Reste que la présence d’un bassin d’emploi dynamique est indispensable et que l’emploi à 100 % en télétravail est pour le moins rare. Le présentiel est souhaité un ou deux jours par semaine selon la nature de l’emploi. Et il ne faut pas oublier que le couple doit pouvoir travailler. Il faut ajouter la présence indispensable de crèches, écoles, collèges et lycées, hôpital, commerces, gare bien sûr, mais aussi salle de sport, cinéma, administration, et évidemment accès autoroutier. N’oublions pas, pas trop de bruit de la campagne : l’histoire du coq Maurice (ile d’Oléron) est encore présente dans les esprits… Bref, il ne faut tout de même pas vivre dans « un trou ». Les Gilets jaunes ont marqué les esprits. Et il n’est pas interdit de conserver, si l’on en a les moyens, un petit pied-à-terre dans la métropole pour les réunions en présentiel du travail, les soirées culturelles, les études des grands...
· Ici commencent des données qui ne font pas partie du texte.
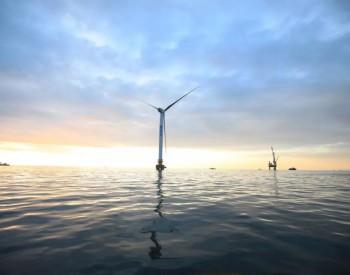 国际能源网-风电每日报,3分钟·纵览风电事!(7月16日)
Encore faut-il avoir les moyens

Les prix du mètre carré d’appartement (donc pas de la maison individuelle plus recherchée en ce moment !!!) selon la FNAIM pour 2020/2019 est de + 3,4 % à Paris, mais +7,4 % à Rennes, +6,2 % à Nîmes, +5,7 % à Orléans, +5 % à Nantes, +4,6 % à Montpellier, +4,4 % à Nancy, +4,2 % à Ajaccio, etc. Cette hausse de prix ne peut que s’amplifier. Même si la croissance de la population française baisse, la plus faible croissance depuis 1946 hors solde migratoire, il y a croissance. Mais surtout, il y a une croissance plus forte des foyers par le vieillissement de la population, par les divorces, les unions tardives et éventuellement par le retour d’expatriés du Royaume-Uni (Brexit).

Or la France aurait besoin de 800 000 logements par an selon la Fondation Abbé Pierre tant est important le nombre de logements en mauvais état, le blocage des loyers (Paris, Lille…) contribuant à baisser l’entretien. Certains estiment que 500 000 logements neufs seraient nécessaires chaque année pour améliorer lentement le parc. En 2020, 376 000 logements ont été mis en chantier en baisse de 6,9 % sur 2019, qui fut en baisse de 2,3 % sur 2018, en baisse de 7,1 % sur 2017… Le nombre de permis de construire de 2020 est en baisse de 14,7 %. En toute logique, les prix vont continuer leur hausse devant un manque croissant de logements. Et le nouvel ISF, IFI, n’encourage pas à la construction.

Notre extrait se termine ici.